Figure 3.. Effects of doublet detection on cell trajectory inference.

a, Trajectories constructed by Slingshot after each of the eight doublet-detection methods was applied to remove the identified doublets, whose percentage among all the droplets was set to 20%, the percentage of true doublets in the simulated dataset. The true cell topology is bifurcating. For negative and positive controls, we included the trajectories constructed on the original dataset with 20% doublets and its cleaned version without doublets. b, Trajectories constructed by minimum spanning tree (MST) after each of the eight doublet detection methods was applied to remove the identified doublets, whose percentage among all the droplets was set to 20%, the percentage of true doublets in the simulated dataset. The true cell topology is a conjunction of three trajectories. For negative and positive controls, we included the trajectories constructed on the original dataset with 20% doublets and its cleaned version without doublets. c, Precision, recall, and TNR of temporally differentially expressed genes identified by the general additive model (GAM) applied to trajectories constructed by Slingshot and TSCAN, after each of the eight doublet-detection method was applied to remove the identified doublets, whose percentage among all the droplets was set to 20%, the percentage of true doublets in the simulated dataset. The true cell topology is a single lineage. For negative and positive controls, we included the accuracy of temporally differentially expressed genes identified from the contaminated data with 20% doublets and the clean data without doublets. d, We re-illustrate the results in c) by showing the improved accuracy in each metric (precision, recall, and TNR) after removing detected doublets from the contaminated data; the results on the clean data without doublets are shown as a positive control.

Figure 4.. Comparison of doublet detection methods in terms of distributed computing, running time, scalability, and stability.
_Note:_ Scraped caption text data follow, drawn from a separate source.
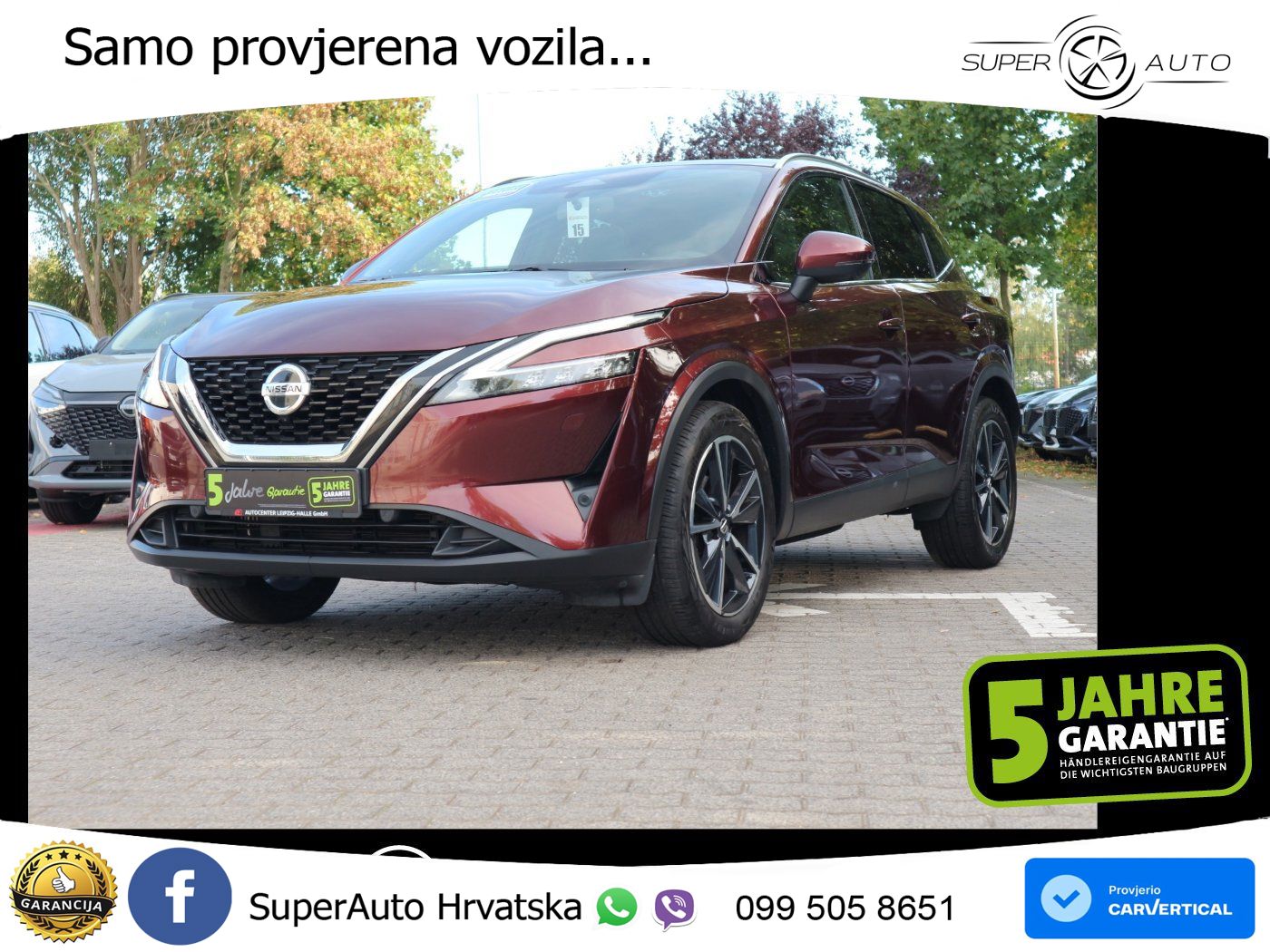 Nissan Qashqai 1.3 DIG-T (158 KS) Xtronic Tekna LED+GR SJED+ACC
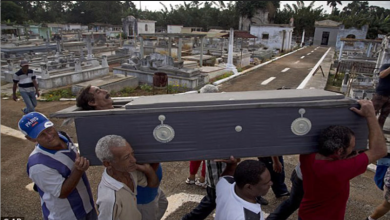 Photo of यहां जिंदा इंसान दफनाने की है प्रथा, कारण जानकर हिल जाएगा आपका दिमाग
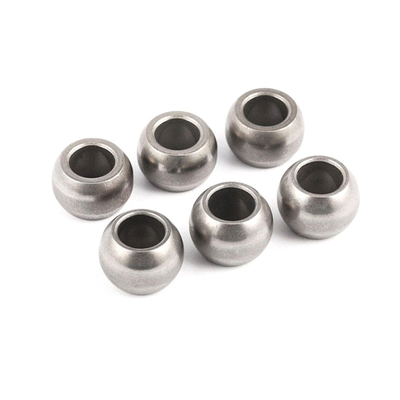 Industrial Transmission Sintered Iron Bearing Bushing Cnc Powder Metallurgy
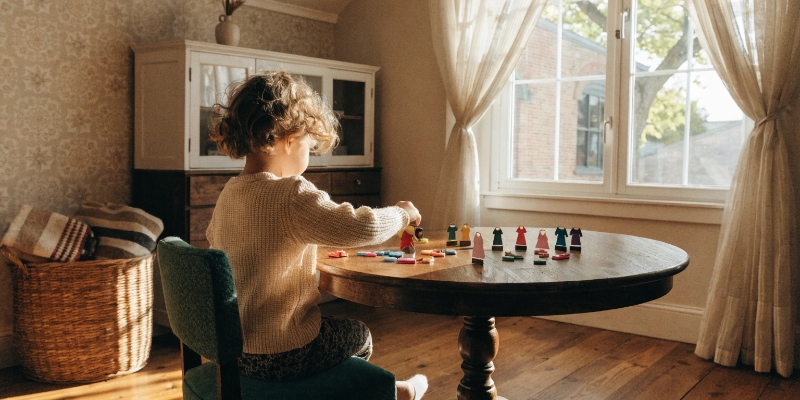 Оптовая продажа детских развивающих игрушек от российского производителя Я РАСТУ ТОЙЗ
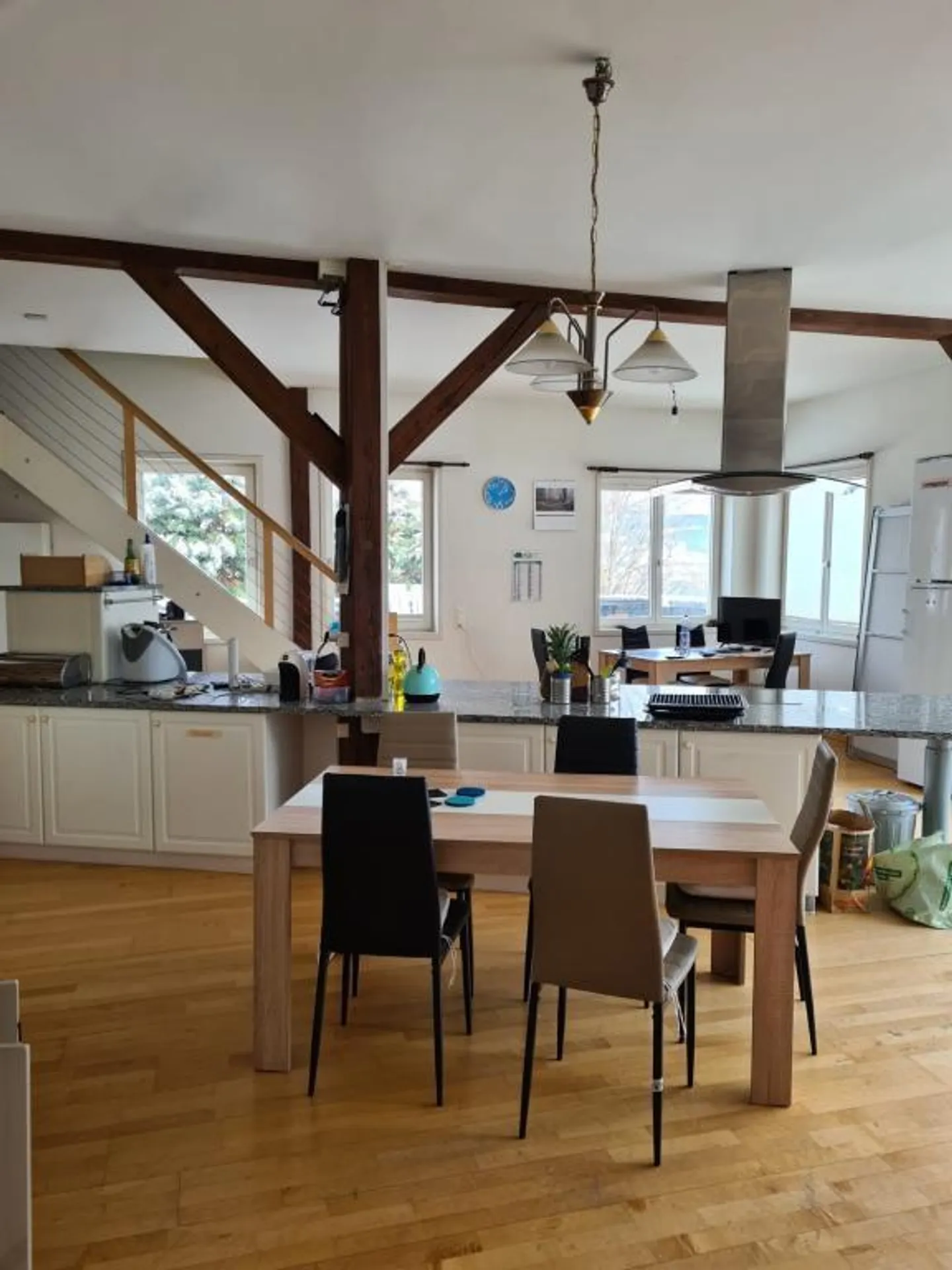 Gemütliches Zimmer mit Seeblick - Foto 5 von 10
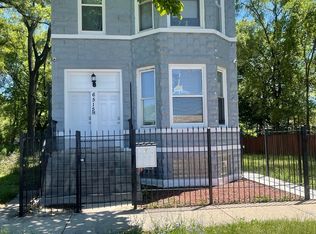 6515 S May St, Chicago, IL 60621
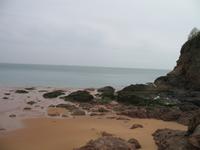 Inselrundfahrt auf Jersey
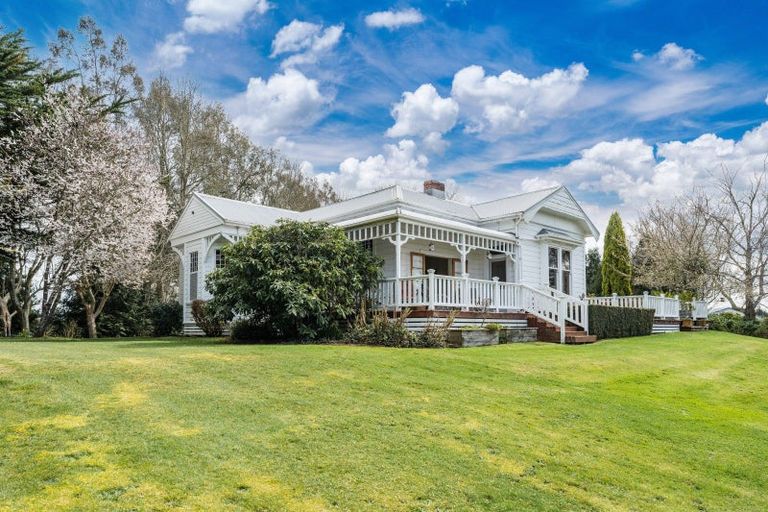 Photo of property in 947 Raetihi Ohakune Road, Ohakune, 4625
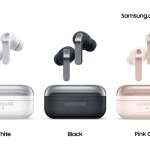 Galaxy Buds4 Series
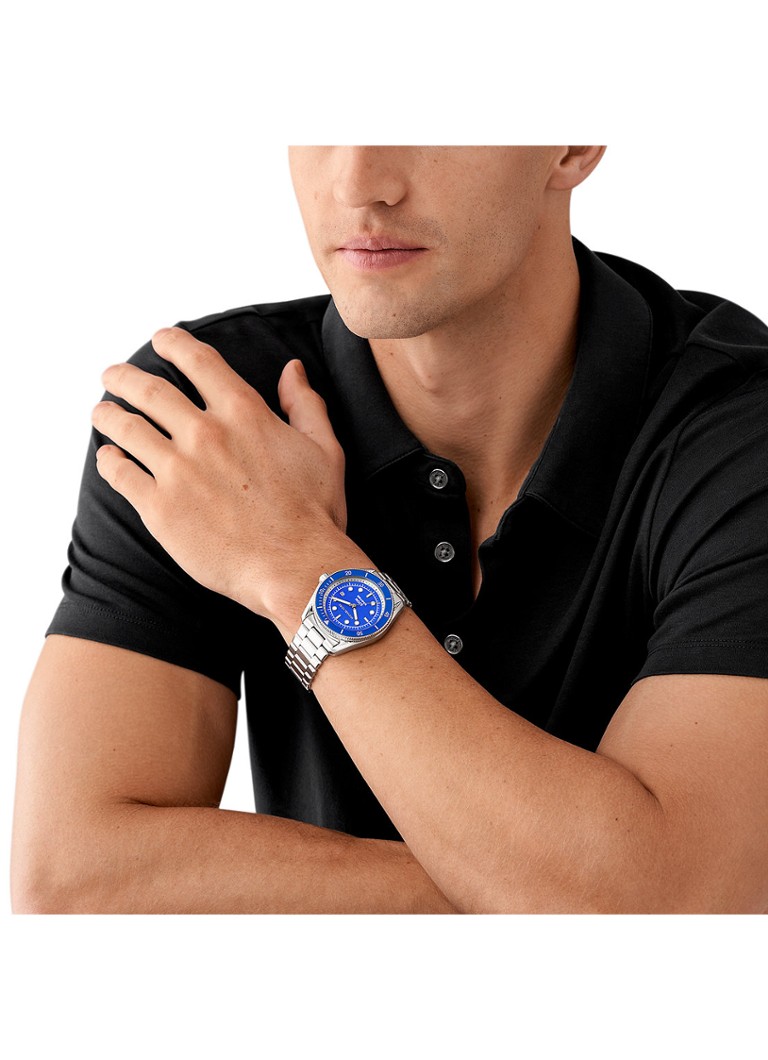 Michael Kors Maritime watch MK9160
a-b, Distributed computing performance of each method on two real datasets pbmc-ch and pmc-2ctrl-dm. We first divided the original datasets into varying numbers of batches with equal sizes; then we applied each method to individual batches separately to identify and remove doublets; finally we pooled batches together to assess the detection accuracy (AUPRC and AUROC values) of each method. The legend on the right applies to both panels a and b. c, Distribution of running time in (natural log) seconds of each method across 16 real datasets. d, Mean AUPRC vs. mean running time (across 16 real datasets) of eight doublet-detection methods. e, Scalability of each method. We calculated the relationship between running time and droplet number for each method on simulated datasets with varying droplet numbers. f, Stability of each method. We generated 20 datasets by randomly subsampling 90% droplets and 90% genes from the real datasets pbmc-ch and pbmc-2ctrl-dm, and we applied each method to all the subsampled datasets. For each real dataset, the distribution of AUPRC values of each method across subsampling is shown, with 25% quantiles connected. We use the variance of the distribution to measure the stability of each method.

Figure 5.

A graphical summary of benchmark results. The four aspects related to doublet detection accuracy are marked in blue, while the other five aspects related to software implementation are marked in black.